My Dr Who dream: useless but oh, so desirable
What's the most pointless and self-indulgent purchase you have ever made? We all know the obvious ones, such as the tendency among some women to buy more shoes than they could ever wear. But even stilettos that still lie in their boxes may become useful one day. Men are renowned for throwing away money on gadgets, but at least such devices - from iPhones to potato-powered alarm clocks - often serve a practical purpose, (although they are usually solutions to problems that don't actually exist).
I covet an item that - if purchased - will not only be one of the most expensive knick-knacks I've ever bought, but possibly the most useless: a Doctor Who-themed pinball machine. It combines the aesthetics of the cult British science-fiction television show with a classic piece of mid-20th-century American design, and if ever an object rolled straight off a production line and into my heart, this is it.
I first encountered one in a Seattle Greyhound bus station while backpacking about five years ago. It lay covered in dust, propped against a dark corner of the games area. I did a double-take upon noticing the Dalek's head mounted on top of the display. Did anyone even watch Doctor Who outside Britain? I wondered. Then I spotted effigies of the eponymous time lord and many of the series' villains littered among the machine's bumpers, flashing lights and buttons. Unfortunately, I only had a few minutes with the marvellous artefact before boarding a bus, and didn't even have time to play on it.

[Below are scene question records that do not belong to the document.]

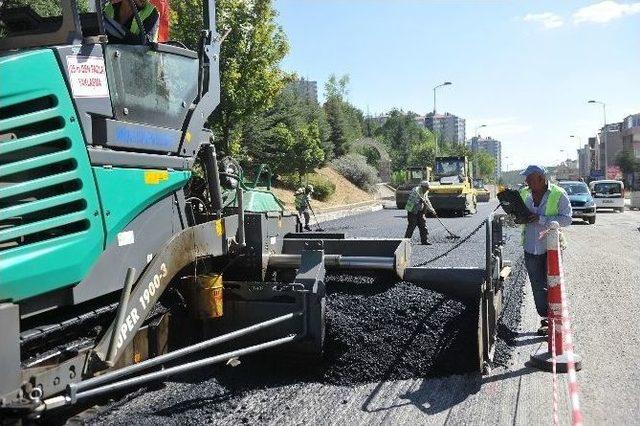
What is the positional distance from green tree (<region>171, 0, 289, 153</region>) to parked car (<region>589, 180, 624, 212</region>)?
2005cm

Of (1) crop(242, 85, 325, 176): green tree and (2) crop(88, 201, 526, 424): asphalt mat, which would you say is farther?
(1) crop(242, 85, 325, 176): green tree

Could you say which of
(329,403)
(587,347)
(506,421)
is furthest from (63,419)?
(587,347)

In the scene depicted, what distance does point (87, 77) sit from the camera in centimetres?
301

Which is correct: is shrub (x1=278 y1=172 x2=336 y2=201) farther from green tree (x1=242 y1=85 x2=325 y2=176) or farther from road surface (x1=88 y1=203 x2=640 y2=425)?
road surface (x1=88 y1=203 x2=640 y2=425)

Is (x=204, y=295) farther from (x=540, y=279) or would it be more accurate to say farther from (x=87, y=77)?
(x=540, y=279)

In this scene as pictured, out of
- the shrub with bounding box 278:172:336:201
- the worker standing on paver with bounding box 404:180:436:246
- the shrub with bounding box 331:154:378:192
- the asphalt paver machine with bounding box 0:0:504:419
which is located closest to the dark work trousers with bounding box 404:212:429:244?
the worker standing on paver with bounding box 404:180:436:246

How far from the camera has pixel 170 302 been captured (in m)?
4.41

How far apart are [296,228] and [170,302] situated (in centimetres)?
190

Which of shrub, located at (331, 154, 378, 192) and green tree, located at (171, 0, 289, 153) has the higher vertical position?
green tree, located at (171, 0, 289, 153)

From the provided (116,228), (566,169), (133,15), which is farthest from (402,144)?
(116,228)

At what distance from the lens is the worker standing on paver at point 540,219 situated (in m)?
5.87

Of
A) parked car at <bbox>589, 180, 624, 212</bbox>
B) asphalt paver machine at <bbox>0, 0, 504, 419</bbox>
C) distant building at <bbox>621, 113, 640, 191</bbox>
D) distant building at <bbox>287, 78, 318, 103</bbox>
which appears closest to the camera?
asphalt paver machine at <bbox>0, 0, 504, 419</bbox>

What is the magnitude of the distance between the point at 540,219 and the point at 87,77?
439 centimetres

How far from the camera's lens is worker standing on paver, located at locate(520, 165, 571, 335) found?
5.87 meters
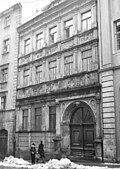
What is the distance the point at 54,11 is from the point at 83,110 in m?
9.59

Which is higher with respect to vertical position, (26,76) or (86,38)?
(86,38)

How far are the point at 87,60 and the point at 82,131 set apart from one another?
5437mm

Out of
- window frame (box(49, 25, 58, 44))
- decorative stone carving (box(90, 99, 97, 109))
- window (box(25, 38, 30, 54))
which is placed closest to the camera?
decorative stone carving (box(90, 99, 97, 109))

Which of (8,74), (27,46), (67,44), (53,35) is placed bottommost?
(8,74)

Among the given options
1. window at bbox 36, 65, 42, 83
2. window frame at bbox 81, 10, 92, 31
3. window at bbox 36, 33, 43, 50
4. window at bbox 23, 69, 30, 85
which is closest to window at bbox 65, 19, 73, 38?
window frame at bbox 81, 10, 92, 31

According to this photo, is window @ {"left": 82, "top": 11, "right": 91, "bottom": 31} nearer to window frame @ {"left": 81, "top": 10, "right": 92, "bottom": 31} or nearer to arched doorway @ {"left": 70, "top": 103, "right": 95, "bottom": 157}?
window frame @ {"left": 81, "top": 10, "right": 92, "bottom": 31}

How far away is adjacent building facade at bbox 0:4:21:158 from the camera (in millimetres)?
27203

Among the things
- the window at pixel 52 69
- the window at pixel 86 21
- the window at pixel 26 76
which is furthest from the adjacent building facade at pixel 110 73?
the window at pixel 26 76

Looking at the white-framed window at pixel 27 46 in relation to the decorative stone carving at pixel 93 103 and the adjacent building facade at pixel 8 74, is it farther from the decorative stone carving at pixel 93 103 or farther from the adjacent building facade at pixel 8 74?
the decorative stone carving at pixel 93 103

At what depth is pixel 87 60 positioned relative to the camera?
2070cm

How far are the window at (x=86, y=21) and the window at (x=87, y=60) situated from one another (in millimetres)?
2066

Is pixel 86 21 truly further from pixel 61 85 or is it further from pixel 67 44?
pixel 61 85

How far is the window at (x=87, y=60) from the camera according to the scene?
2041 cm

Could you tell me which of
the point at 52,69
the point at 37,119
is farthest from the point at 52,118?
the point at 52,69
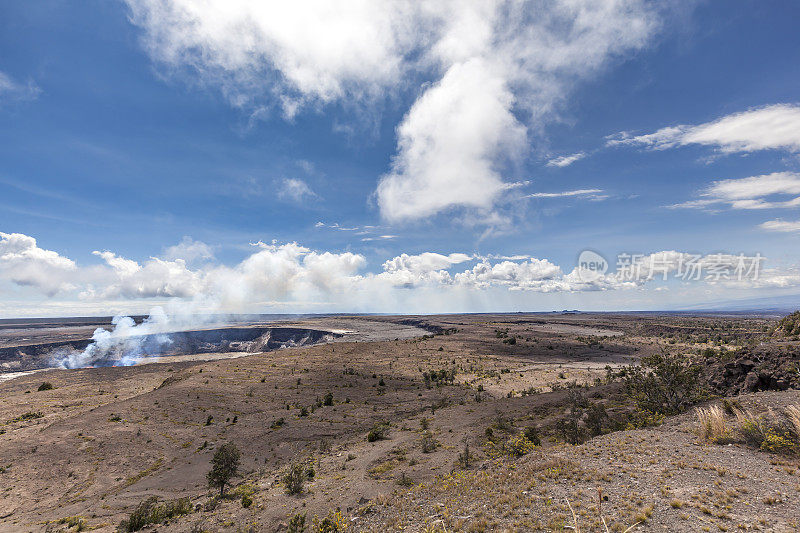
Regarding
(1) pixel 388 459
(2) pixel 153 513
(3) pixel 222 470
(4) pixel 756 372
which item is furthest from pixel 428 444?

I assumed such machines would be rare, with probably only a few hidden in quiet arcades in small towns across the US, or kept by collectors. I would never have a chance to own one, I thought. But I was wrong. Despite the 1970s being the heyday of both Doctor Who and pinball machines, I discovered that this model was actually rather recent; first produced in 1992. Working examples could be found in the US and Europe without difficulty and the sad-looking specimen in Seattle had obviously aged beyond its years.
I began emailing dealers and discovered one just outside London, on sale for a little under Dh6,000. Sure, it would probably cost me about the same again to ship it to the Middle East - but even that would be a lower price than I had expected. I would even be happy to let a family member in the UK look after the machine until I could collect it. But how could I justify such an extravagant purchase, beyond the obvious recreational and aesthetic benefits? Perhaps I could call it an investment. Forget stocks and shares; well-maintained cult curios rarely lose their value and Doctor Who's resurgence in popularity could surely only help the price to rise.
But having convinced myself that buying the giant gizmo is a particularly brilliant idea, only one job remains: convincing my girlfriend of the same.